WASHINGTON (RNS) Rep. Michele Bachmann's claims that the Muslim Brotherhood has infiltrated the U.S. government are drawing fierce criticism. By Chris Lisee

Photo courtesy Gage Skidmore

WASHINGTON (RNS) Accusations by Rep. Michele Bachmann, R-Minn., that an Islamist group has infiltrated the U.S. government are drawing fierce criticism from fellow lawmakers and religious groups.

Rep. Michele Bachmann, R-Minn., speaks at the CPAC 2011 conference.

Rep. Michele Bachmann, R-Minn., speaks at the CPAC 2011 conference.

Bachmann and four other GOP legislators have sent letters to five government agencies citing “serious security concerns” about what Bachmann has called a “deep penetration in the halls of our United States government” by the Muslim Brotherhood.


Bachmann also accused Huma Abedin, an aide to Secretary of State Hillary Rodham Clinton and former Rep. Anthony Weiner’s wife, of having family connections to the Muslim Brotherhood. 

Sen. John McCain, R-Ariz., defended Abedin. “These attacks on Huma have no logic, no basis and no merit, and they need to stop now,” he said in a Senate speech on Wednesday (July 18).

Bachmann’s letters cite a report by Frank Gaffney, a conservative who has accused President Obama of “embracing the agenda of the Muslim Brotherhood.”

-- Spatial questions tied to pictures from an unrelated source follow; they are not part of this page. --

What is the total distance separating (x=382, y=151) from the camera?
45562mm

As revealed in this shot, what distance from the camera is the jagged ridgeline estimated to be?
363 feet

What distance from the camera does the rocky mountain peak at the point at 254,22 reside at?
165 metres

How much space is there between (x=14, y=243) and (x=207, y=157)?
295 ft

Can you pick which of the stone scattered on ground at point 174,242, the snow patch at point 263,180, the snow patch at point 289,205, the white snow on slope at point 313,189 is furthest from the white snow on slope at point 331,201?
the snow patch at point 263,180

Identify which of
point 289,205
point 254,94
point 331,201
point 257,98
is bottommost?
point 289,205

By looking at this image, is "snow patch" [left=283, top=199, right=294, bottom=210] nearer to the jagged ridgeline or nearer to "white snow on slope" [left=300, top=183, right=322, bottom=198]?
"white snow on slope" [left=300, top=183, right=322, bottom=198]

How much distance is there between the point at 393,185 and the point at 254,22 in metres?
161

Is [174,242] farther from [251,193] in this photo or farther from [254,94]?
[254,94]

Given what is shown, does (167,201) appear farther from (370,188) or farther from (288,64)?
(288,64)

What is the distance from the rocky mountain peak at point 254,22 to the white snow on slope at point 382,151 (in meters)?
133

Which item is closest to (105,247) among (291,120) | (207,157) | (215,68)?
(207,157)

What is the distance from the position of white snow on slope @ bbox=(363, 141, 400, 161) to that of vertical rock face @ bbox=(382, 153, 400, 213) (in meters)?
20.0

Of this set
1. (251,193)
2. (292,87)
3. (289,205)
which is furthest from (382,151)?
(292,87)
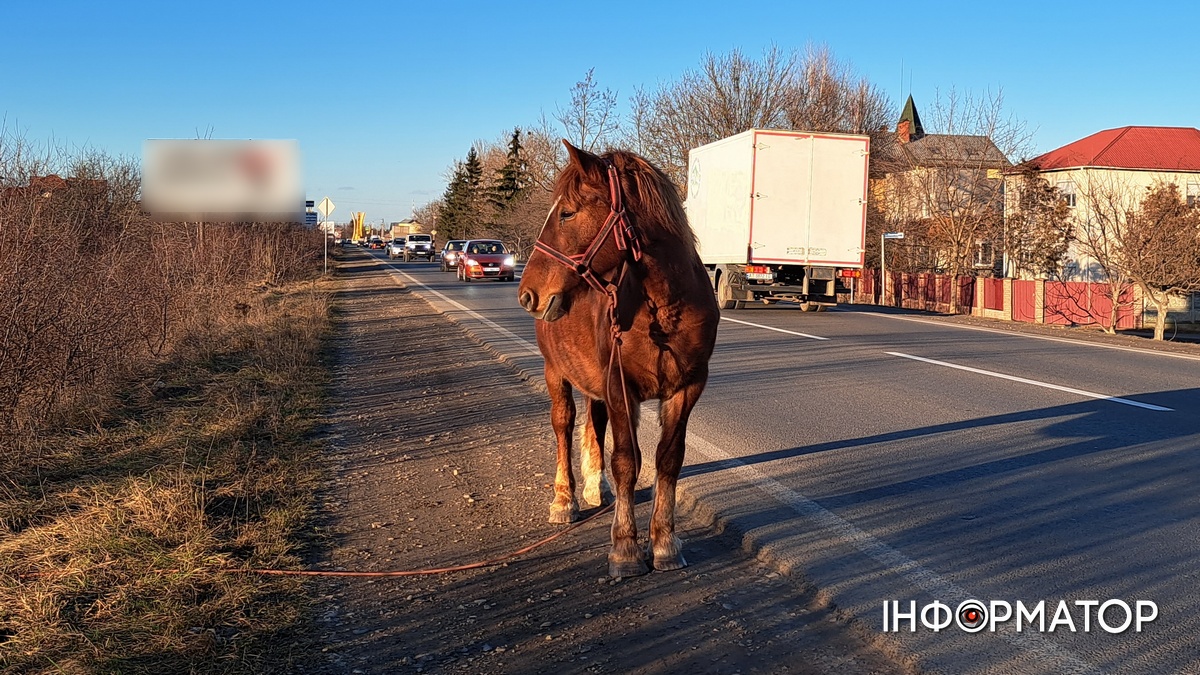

Gaffney has also argued that most U.S. mosques have been radicalized by Islamists, a claim that government terrorism officials have called “inaccurate and counterproductive,” according to The Washington Post.

The Muslim Brotherhood is an Islamist political movement founded in Egypt in 1928 with branches in several other Arab states.

The Bachmann letters “asking for investigations of American Muslims are cause for concern and give an undeserved and harmful platform to fringe accusations,” said Christina Warner, director of the interfaith organization Shoulder-to-Shoulder.

Rabbi David Saperstein, director of the Religious Action Center of Reform Judaism, said that Bachmann’s accusations “reflect a general pattern of Islamophobia that touches too many areas of our society.”


“Allegations such as these by members of Congress add legitimacy to this distressing trend,” Saperstein said.

Rep. Keith Ellison, D-Minn., a Muslim, suggested that Bachmann was using the accusations for political gain and asked for evidence to back her claims. 

“Your response simply rehashes claims that have existed for years on anti-Muslim websites and contains no reliable information that the Muslim Brotherhood has infiltrated the U.S. government,” Ellison wrote in a letter to Bachmann.